The true guiding light and inspiration behind the scenes, however, has been my wife, Laurie, whose radiance is matched only by her fierce loyalty and her uncanny ability to find life's simple truths in the midst of our shared experiences as life partners. She is here with her sister, Jeanne, who is also one of my closest friends. Our adult children, daughter-in-law, and soon-to-be daughter-in-law, are represented here in spirit.

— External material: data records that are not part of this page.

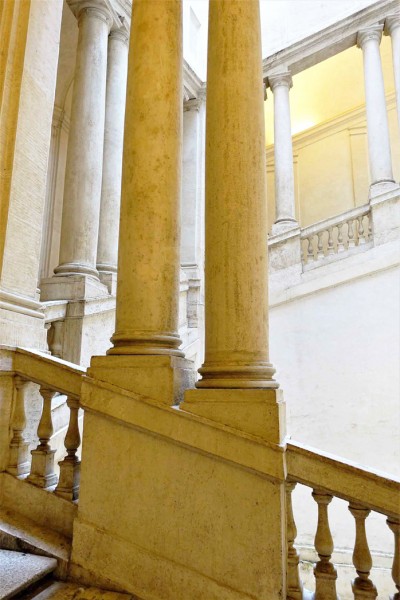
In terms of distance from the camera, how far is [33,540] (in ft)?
7.49

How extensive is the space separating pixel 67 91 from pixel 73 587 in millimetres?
9993

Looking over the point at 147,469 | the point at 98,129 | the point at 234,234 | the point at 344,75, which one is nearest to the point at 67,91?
the point at 98,129

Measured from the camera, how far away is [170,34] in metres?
2.84

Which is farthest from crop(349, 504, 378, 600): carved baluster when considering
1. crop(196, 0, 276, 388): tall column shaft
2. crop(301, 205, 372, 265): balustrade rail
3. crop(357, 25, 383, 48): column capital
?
crop(357, 25, 383, 48): column capital

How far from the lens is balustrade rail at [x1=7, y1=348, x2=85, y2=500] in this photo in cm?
249

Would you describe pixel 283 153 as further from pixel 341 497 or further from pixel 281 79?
pixel 341 497

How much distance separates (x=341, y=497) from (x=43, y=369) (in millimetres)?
1746

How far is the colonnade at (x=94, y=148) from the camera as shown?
19.9ft

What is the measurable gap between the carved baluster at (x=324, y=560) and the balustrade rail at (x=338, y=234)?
5727 millimetres

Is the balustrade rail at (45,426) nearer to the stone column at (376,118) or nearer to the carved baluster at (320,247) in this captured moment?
the carved baluster at (320,247)

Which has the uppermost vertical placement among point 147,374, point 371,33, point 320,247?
point 371,33

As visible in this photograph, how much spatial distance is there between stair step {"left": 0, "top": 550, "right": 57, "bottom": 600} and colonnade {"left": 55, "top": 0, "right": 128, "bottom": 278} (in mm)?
3821

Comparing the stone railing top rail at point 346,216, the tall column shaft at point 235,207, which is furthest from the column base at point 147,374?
the stone railing top rail at point 346,216

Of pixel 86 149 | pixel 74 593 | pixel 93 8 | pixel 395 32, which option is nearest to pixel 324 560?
pixel 74 593
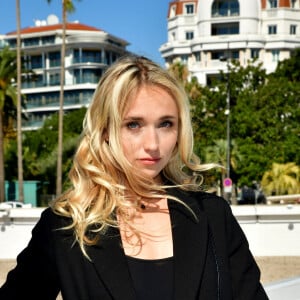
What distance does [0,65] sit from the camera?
1352 inches

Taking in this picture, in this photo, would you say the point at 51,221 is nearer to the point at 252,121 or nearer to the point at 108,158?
the point at 108,158

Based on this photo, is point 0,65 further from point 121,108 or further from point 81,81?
point 81,81

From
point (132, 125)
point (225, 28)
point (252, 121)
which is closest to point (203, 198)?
point (132, 125)

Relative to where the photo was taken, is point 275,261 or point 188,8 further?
point 188,8

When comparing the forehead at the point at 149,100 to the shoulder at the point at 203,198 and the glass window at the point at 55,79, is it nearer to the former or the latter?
the shoulder at the point at 203,198

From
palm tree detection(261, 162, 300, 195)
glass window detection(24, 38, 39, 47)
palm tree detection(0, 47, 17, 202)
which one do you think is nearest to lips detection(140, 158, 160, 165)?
palm tree detection(261, 162, 300, 195)

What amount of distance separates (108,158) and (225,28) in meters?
79.2

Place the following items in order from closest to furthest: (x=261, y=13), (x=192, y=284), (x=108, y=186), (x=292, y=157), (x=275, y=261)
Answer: (x=192, y=284), (x=108, y=186), (x=275, y=261), (x=292, y=157), (x=261, y=13)

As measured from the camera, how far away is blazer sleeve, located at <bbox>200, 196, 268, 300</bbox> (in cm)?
187

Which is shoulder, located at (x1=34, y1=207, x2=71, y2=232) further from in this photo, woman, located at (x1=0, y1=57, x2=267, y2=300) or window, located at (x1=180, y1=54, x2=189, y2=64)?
window, located at (x1=180, y1=54, x2=189, y2=64)

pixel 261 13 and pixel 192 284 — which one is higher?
pixel 261 13

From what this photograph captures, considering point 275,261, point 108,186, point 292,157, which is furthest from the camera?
point 292,157

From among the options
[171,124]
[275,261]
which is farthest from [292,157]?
[171,124]

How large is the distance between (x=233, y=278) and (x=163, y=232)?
0.79ft
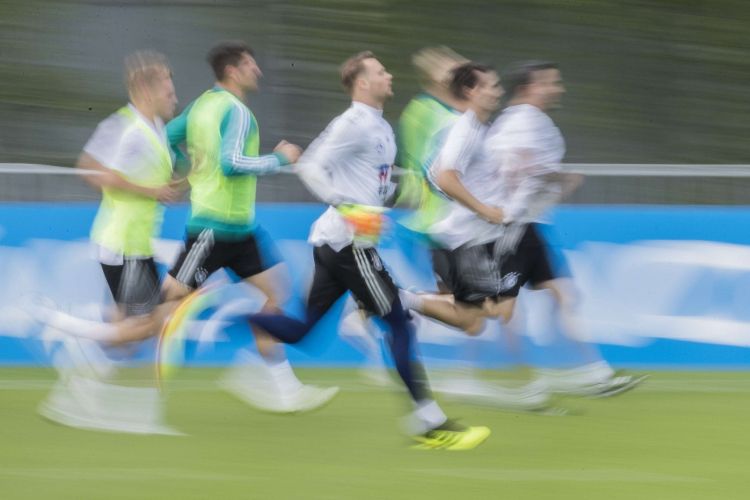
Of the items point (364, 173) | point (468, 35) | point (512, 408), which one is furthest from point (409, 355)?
point (468, 35)

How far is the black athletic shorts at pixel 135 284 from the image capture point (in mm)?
7922

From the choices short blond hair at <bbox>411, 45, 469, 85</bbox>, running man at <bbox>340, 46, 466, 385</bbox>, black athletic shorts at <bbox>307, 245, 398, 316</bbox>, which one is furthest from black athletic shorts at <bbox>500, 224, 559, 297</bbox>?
black athletic shorts at <bbox>307, 245, 398, 316</bbox>

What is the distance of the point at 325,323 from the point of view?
941 cm

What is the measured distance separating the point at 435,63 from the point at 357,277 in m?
2.99

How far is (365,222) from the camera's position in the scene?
23.1ft

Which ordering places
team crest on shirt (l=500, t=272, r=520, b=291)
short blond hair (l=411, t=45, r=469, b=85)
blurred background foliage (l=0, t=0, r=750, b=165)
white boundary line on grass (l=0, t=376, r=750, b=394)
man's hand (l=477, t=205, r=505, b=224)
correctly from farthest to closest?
blurred background foliage (l=0, t=0, r=750, b=165) → short blond hair (l=411, t=45, r=469, b=85) → white boundary line on grass (l=0, t=376, r=750, b=394) → team crest on shirt (l=500, t=272, r=520, b=291) → man's hand (l=477, t=205, r=505, b=224)

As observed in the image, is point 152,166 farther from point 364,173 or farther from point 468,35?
point 468,35

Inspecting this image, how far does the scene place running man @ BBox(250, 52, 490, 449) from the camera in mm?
7004

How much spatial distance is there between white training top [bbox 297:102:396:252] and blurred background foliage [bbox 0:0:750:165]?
4.45 m

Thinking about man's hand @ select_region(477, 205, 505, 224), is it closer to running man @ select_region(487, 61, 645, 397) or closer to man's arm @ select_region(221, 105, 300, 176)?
running man @ select_region(487, 61, 645, 397)

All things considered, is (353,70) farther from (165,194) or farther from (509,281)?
(509,281)

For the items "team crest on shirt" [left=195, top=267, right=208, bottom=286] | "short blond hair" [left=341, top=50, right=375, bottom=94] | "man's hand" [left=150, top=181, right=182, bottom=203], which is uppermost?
"short blond hair" [left=341, top=50, right=375, bottom=94]

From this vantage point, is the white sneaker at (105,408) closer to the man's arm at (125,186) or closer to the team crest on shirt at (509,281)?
the man's arm at (125,186)

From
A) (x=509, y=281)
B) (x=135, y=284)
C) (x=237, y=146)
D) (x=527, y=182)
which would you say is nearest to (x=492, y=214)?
(x=527, y=182)
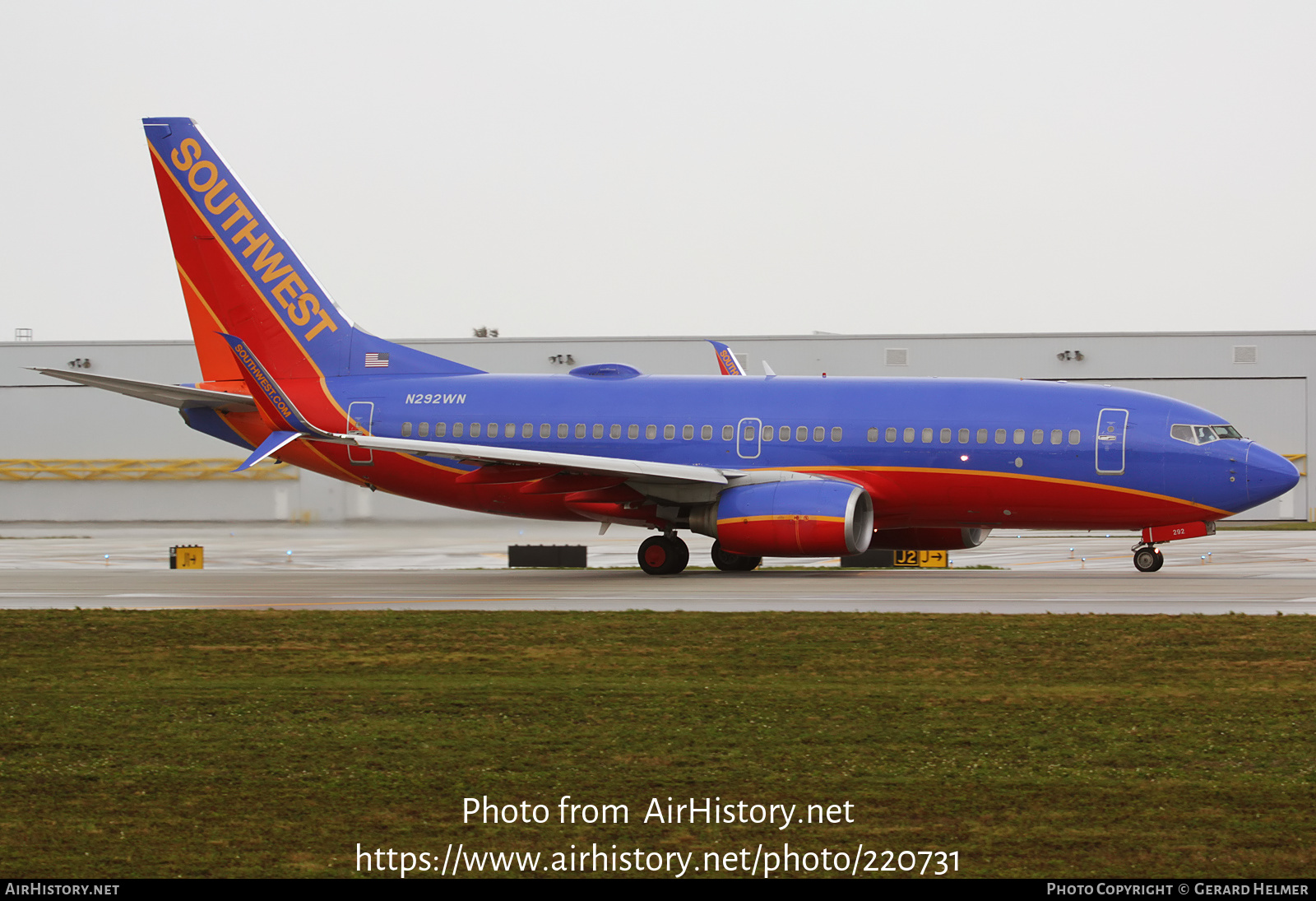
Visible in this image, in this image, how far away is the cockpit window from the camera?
26391 millimetres

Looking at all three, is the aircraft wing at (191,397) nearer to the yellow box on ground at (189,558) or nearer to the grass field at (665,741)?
the yellow box on ground at (189,558)

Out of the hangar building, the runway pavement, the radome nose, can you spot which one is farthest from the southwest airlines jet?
the hangar building

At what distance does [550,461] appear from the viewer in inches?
1029

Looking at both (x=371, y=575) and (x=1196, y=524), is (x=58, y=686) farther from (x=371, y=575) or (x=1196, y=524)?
(x=1196, y=524)

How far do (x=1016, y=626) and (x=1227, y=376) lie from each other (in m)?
42.8

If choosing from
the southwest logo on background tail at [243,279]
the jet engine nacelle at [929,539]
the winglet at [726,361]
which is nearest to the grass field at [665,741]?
the jet engine nacelle at [929,539]

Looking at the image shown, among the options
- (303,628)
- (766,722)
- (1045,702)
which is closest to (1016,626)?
(1045,702)

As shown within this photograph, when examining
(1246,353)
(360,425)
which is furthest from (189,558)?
(1246,353)

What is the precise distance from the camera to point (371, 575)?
28.6 meters

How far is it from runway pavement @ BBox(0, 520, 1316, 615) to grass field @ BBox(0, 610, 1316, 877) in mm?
4194

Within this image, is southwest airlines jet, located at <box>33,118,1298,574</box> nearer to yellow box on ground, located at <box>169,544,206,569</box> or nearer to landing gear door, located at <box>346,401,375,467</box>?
landing gear door, located at <box>346,401,375,467</box>

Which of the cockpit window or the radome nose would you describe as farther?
the cockpit window

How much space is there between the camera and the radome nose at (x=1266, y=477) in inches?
1019

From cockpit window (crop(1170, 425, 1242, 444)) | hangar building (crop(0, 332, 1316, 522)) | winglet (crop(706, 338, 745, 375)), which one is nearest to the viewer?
cockpit window (crop(1170, 425, 1242, 444))
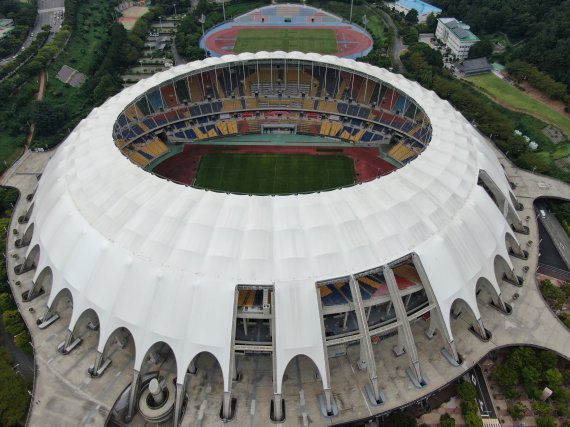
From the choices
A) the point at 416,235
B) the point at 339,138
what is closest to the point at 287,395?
the point at 416,235

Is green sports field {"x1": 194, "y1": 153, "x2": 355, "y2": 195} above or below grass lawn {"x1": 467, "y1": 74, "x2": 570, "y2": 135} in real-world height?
below

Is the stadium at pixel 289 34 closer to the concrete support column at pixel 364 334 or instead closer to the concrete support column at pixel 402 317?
the concrete support column at pixel 402 317

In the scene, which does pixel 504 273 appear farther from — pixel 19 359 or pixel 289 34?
pixel 289 34

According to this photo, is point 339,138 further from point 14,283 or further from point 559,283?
point 14,283

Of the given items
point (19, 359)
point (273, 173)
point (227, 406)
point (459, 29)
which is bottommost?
point (19, 359)

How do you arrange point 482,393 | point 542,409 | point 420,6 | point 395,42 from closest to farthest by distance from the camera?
point 542,409
point 482,393
point 395,42
point 420,6

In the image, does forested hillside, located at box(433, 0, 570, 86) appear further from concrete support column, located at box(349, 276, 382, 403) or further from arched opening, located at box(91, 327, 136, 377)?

Tonight we face another inflection point in our journey. While welcoming the next incoming class of Fellows and Associates, we also embrace the arrival of our new president, Dr. Kim Williams, our president-elect, Dr. Richard Chazal, and our vice president, Dr. Mary Norrine Walsh. Transitions in the ranks of the Boards of Trustees and Governors allow for new voices to be heard. We celebrate the extraordinary accomplishments of the 2015 awardees assembled here and recognize their contributions to our legacy, hopeful that we will be able to achieve the very high standards they have established. As well, we look forward to including you, the 2015 class of Fellows and Associates, in activities meant to fulfill our mission.
We have arrived back at the point from which we embarked last year. I believe the time is ripe with extraordinary opportunities, filled with challenges, yet desperate for informed leadership. Let us continue to focus on our patients and the care they deserve, strive to rekindle the altruism that drew us to this extraordinary profession, and remember to lead from the heart.